Editor's Afterword: Abraham Lincoln recognized that patents add "the fuel of interest to the fire of genius." But certainly not every industry needs patents to spur innovation - the fashion industry seems to get along quite well without them, for instance, as do other industries where the costs of entry and innovation are relatively low (like the restaurant industry).
But, as Josh argues very articulately, there are large differences between fashion and pharmaceuticals, including, but not limited to, extensive premarket drug testing for safety and efficacy required by the FDA, the immense costs and time required to complete human clinical trials, and - ironically - the fact that making the first pill costs about a billion dollars, but copying it costs pennies.
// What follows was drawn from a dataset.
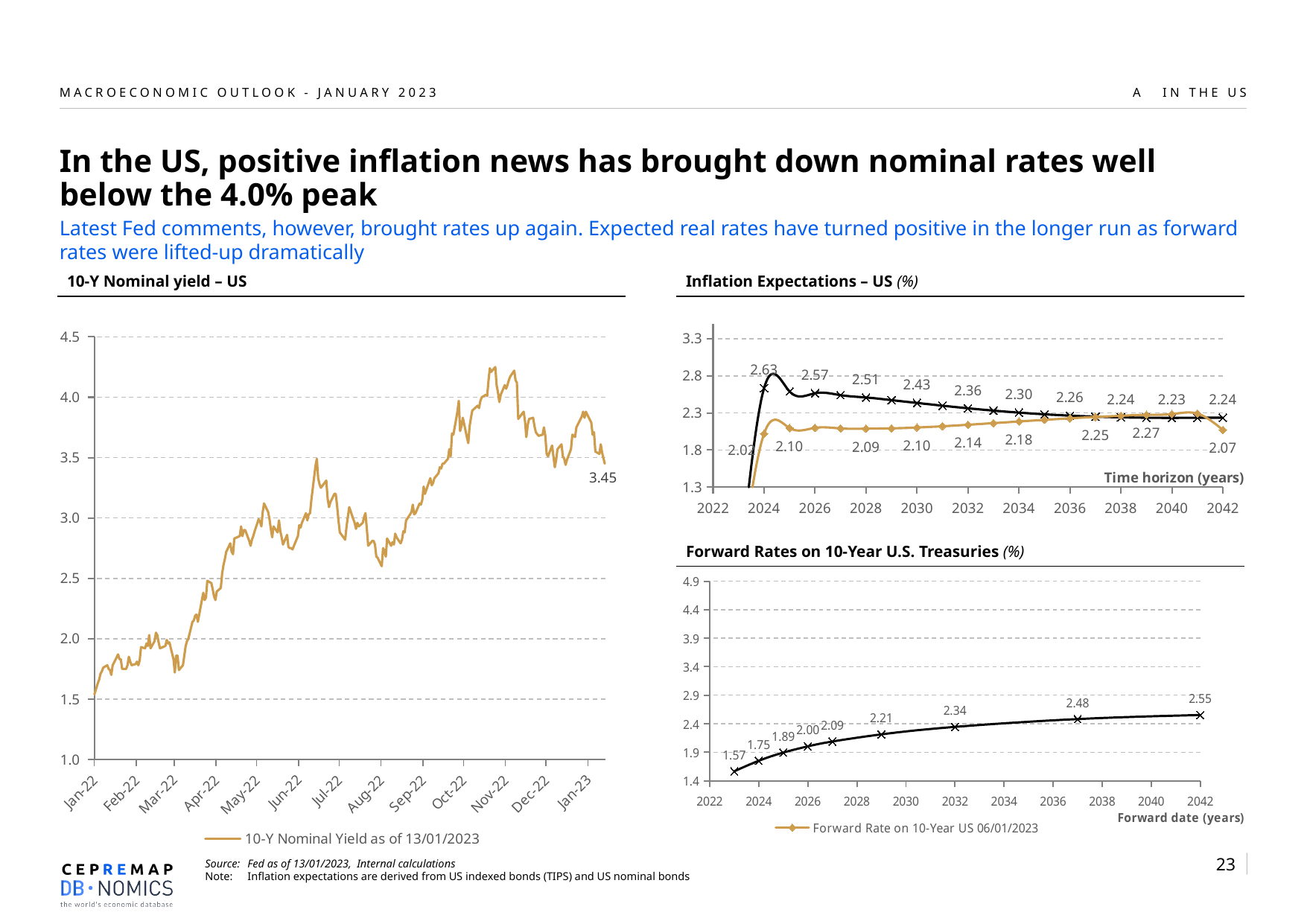
On the 'Inflation Expectations – US' chart, what is the value labeled on the black line at 2042? 2.24 On the 'Forward Rates on 10-Year U.S. Treasuries' chart, do the values rise or fall as the forward date increases? rise On the '10-Y Nominal yield – US' chart, is the yield at the start of Jan-22 greater or less than 2.0? less What is the legend entry shown below the 'Forward Rates on 10-Year U.S. Treasuries' chart? Forward Rate on 10-Year US 06/01/2023 On the 'Inflation Expectations – US' chart, what is the highest labeled value? 2.63 On the 'Forward Rates on 10-Year U.S. Treasuries' chart, what is the value labeled at 2042? 2.55 On the 'Forward Rates on 10-Year U.S. Treasuries' chart, what is the lowest labeled value? 1.57 On the 'Forward Rates on 10-Year U.S. Treasuries' chart, what is the difference between the highest labeled value (2.55) and the lowest labeled value (1.57)? 0.98 On the '10-Y Nominal yield – US' chart, is the peak of the line in Nov-22 greater or less than 4.0? greater On the '10-Y Nominal yield – US' chart, what is the value printed at the end of the line in Jan-23? 3.45 What kind of chart is the '10-Y Nominal yield – US' chart? line chart How many labeled data points are on the 'Forward Rates on 10-Year U.S. Treasuries' chart? 9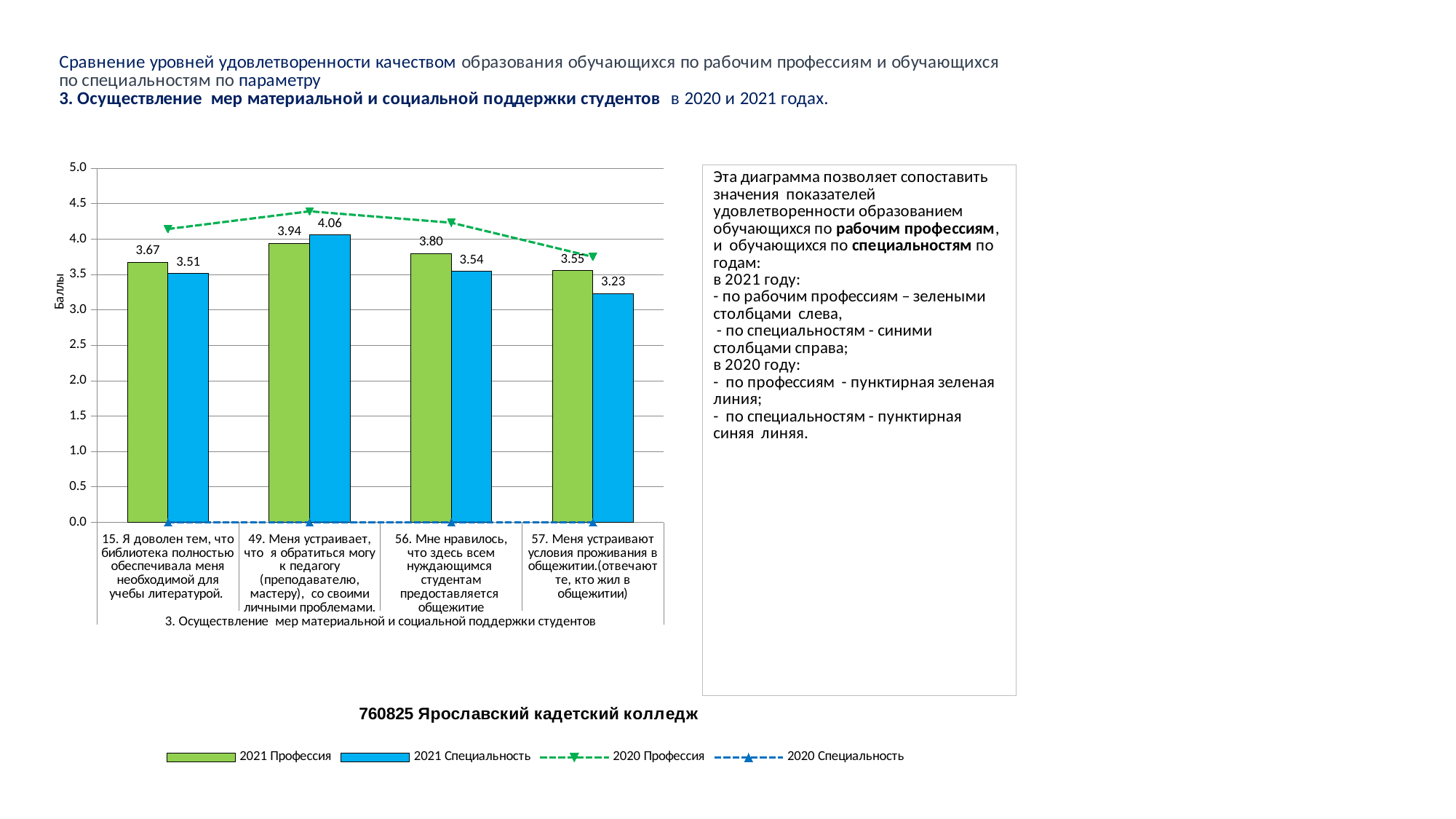
For category 49, which is larger: the 2021 Профессия bar or the 2021 Специальность bar? 2021 Специальность Which category has the highest 2021 Профессия bar? 49. Меня устраивает, что я обратиться могу к педагогу (преподавателю, мастеру), со своими личными проблемами. What is the value of the 2021 Профессия bar for category 15 (Я доволен тем, что библиотека полностью обеспечивала меня необходимой для учебы литературой)? 3.67 How many series does the chart legend list? 4 Which category has the lowest 2021 Специальность bar? 57. Меня устраивают условия проживания в общежитии.(отвечают те, кто жил в общежитии) How many categories are shown on the x axis of the chart? 4 What is the difference between the 2021 Профессия and 2021 Специальность values for category 56 (Мне нравилось, что здесь всем нуждающимся студентам предоставляется общежитие)? 0.26 Is the 2020 Профессия value for category 49 greater or less than 4.0? greater What is the label of the y axis of the chart? Баллы What is the value of the 2021 Специальность bar for category 49 (Меня устраивает, что я обратиться могу к педагогу)? 4.06 What kind of chart is shown on the slide? Bar chart with line series What is the value of the 2021 Специальность bar for category 57 (Меня устраивают условия проживания в общежитии)? 3.23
Without patents, very few companies would develop new medicines, and the world's supply of innovative medicines would dwindle to a trickle.
The question then, is one of balance: Does the existing patent system offer innovative companies enough of a recompense for their immense risks and costs, given ever more extensive demands from the FDA? Josh makes an excellent argument that they do not, and that we should reconsider patent length - an issue that I also addressed in a recent IBD op-ed.
I would add one more thought that was not covered in Josh's debate: patents would not have to be extended if companies could bring innovative drugs to market faster and less expensively than at present. Drugs would still become generic when their patents expired, but companies would also be under less pressure to maximize prices (and thus profits) during the relatively few years that new medicines currently enjoy patent protection.